Même dans notre pays relativement libre, la plupart des gens sont tellement absorbés, par pure ignorance et pure erreur, dans les soucis factices et les labeurs inutilement rudes de la vie qu’ils sont incapables de cueillir les fruits les plus jolis que cette même vie peut offrir. L’excès de travail a rendu leurs doigts trop gourds et trop tremblants pour cette cueillette.

De ce fait, ma lecture a été en dents de scie tout du long, avec des moments d’ennui qui laissaient subitement place à des instants de réflexion très intéressants au détour d’une phrase captivante. C’est à l’image de la plume de Thoreau, parfois aride et parfois, magnifiquement poétique. Mais vers la fin, l’ennui et l’agacement ont prédominé et j’ai péniblement fini cet ouvrage.

Dès le début, j’ai été un peu déroutée par le fait que cette soi-disant expérience de retrait du monde se déroulait à … à peine plus d’un kilomètre de son plus proche voisin. Et au cours du roman, Thoreau va très régulièrement croiser d’autres personnes et recevoir fréquemment des amis ou des visiteurs de passage dans sa cabane. Pas du tout ce à quoi je m’attendais !

La plupart des luxes, et nombre de soi-disant conforts de la vie, sont non seulement non indispensables, mais agissent qui plus est comme des obstacles à l’élévation de l’humanité.

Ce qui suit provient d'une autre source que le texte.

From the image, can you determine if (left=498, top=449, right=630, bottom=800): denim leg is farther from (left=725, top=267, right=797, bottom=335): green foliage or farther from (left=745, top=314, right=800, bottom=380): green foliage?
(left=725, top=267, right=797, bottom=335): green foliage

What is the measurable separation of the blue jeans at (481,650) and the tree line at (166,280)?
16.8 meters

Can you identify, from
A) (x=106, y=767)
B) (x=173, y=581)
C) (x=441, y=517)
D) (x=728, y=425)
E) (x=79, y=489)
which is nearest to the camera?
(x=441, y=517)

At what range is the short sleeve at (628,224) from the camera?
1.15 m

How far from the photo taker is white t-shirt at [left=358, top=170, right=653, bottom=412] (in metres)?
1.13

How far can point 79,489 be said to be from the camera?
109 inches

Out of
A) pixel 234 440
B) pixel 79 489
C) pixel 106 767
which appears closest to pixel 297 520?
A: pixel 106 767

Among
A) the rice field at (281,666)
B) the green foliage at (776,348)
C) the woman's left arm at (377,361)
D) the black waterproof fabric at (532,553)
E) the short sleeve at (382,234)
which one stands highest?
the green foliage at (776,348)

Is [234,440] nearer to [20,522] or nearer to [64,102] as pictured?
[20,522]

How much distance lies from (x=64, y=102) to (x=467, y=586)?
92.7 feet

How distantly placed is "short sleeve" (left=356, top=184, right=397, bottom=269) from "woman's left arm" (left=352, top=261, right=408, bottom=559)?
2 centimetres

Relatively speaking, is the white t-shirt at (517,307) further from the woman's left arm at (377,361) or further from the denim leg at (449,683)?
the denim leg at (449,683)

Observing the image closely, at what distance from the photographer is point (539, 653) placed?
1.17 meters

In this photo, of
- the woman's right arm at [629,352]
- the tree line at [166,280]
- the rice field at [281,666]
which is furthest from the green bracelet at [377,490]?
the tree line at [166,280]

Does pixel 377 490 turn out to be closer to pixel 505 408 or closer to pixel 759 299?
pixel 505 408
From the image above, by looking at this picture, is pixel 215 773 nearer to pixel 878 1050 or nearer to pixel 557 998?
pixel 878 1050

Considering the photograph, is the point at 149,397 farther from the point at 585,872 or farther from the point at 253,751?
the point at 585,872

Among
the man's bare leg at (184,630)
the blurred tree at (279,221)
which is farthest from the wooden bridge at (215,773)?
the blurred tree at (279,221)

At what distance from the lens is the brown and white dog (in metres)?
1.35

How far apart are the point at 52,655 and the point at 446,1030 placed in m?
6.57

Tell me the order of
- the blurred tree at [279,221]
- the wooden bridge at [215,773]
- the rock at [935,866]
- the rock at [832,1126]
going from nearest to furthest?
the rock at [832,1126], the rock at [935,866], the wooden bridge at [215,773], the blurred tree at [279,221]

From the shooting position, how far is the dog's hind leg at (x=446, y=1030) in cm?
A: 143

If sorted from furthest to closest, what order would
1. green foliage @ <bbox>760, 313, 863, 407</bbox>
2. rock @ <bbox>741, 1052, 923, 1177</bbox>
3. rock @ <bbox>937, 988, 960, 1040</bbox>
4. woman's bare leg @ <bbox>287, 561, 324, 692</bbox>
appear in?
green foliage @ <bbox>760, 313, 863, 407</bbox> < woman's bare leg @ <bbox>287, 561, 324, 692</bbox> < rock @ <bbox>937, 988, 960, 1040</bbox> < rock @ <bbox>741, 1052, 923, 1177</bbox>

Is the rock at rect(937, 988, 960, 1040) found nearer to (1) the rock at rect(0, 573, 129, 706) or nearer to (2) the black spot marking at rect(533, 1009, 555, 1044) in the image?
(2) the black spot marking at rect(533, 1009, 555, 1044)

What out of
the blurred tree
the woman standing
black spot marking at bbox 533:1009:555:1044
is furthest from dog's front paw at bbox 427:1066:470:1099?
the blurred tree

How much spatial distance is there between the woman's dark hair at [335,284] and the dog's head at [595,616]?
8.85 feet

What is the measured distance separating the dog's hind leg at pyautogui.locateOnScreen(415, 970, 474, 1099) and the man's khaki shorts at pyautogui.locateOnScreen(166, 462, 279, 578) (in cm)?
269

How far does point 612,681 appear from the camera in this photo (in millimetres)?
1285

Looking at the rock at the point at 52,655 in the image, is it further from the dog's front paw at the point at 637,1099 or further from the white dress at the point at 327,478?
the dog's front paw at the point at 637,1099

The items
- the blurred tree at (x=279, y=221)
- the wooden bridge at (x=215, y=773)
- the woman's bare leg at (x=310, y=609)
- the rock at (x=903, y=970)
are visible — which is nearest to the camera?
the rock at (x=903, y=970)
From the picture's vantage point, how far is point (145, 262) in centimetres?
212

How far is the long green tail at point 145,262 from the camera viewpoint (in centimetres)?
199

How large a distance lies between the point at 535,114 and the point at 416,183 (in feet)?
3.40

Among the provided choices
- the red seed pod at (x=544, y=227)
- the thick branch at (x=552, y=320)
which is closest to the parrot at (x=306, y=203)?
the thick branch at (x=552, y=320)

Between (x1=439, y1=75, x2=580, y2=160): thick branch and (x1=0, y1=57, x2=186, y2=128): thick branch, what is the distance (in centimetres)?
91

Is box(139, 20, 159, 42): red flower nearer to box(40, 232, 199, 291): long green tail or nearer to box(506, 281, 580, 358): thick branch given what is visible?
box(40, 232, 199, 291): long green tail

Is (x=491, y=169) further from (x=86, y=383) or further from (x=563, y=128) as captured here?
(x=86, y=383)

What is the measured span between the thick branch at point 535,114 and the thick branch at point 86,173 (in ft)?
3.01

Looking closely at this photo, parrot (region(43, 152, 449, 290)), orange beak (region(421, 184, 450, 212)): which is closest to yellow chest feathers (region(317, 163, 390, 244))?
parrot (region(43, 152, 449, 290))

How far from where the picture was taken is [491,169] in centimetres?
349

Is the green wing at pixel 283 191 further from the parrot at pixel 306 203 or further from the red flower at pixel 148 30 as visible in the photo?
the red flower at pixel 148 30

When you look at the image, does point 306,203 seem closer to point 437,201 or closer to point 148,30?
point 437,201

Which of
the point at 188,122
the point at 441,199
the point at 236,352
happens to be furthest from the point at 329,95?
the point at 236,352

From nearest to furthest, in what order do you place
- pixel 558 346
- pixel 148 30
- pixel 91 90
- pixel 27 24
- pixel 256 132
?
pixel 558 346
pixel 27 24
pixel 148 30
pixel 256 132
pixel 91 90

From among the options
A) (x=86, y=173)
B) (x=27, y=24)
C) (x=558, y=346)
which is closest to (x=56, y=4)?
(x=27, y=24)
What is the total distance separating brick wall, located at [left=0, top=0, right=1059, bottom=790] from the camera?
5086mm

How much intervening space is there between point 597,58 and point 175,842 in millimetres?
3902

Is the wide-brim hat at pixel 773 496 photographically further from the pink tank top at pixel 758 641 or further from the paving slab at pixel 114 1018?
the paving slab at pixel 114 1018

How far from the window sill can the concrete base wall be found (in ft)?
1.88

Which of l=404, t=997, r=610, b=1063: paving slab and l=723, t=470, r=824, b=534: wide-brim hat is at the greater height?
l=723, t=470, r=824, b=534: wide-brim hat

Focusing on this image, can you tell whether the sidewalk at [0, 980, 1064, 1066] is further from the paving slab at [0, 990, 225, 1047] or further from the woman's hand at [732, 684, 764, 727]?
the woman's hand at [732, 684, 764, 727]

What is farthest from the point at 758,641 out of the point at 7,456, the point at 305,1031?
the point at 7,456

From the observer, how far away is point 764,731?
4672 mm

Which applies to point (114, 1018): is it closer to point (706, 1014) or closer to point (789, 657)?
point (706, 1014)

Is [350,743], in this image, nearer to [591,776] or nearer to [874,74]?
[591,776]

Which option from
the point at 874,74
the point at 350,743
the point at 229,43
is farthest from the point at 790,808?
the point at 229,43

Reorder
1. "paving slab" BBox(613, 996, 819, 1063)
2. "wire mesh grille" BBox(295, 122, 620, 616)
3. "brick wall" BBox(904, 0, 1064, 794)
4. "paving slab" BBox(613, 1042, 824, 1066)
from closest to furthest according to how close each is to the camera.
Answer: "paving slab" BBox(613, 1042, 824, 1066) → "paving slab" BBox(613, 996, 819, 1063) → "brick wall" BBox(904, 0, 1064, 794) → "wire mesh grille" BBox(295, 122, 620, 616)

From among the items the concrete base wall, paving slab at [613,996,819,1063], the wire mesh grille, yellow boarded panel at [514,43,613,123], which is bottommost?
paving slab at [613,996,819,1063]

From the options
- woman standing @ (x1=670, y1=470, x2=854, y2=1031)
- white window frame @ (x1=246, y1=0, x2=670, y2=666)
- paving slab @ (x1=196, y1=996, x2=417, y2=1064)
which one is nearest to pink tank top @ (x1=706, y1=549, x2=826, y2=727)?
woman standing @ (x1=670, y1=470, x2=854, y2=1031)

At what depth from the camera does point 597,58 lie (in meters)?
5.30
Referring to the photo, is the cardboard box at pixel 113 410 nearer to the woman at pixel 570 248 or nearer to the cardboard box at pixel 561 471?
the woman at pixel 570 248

Ses réflexions sur la nature humaine, notre économie, l’agriculture ou encore sur le minimalisme sont étrangement actuelles et non dénuées de vérité. Mais c’est souvent un peu extrême, et la plupart des constats de Thoreau sont gâtés par l’arrogance de l’auteur. Il est difficile d’adhérer à une philosophie quand elle est aussi pédante et qu’elle laisse cette impression que l’auteur juge quasiment tous les autres êtres humains comme des moutons imbéciles. Sans compter les passages à rallonge où Thoreau nous parle de vêtement ou de sa tentative de sonder la profondeur de l’étang de Walden …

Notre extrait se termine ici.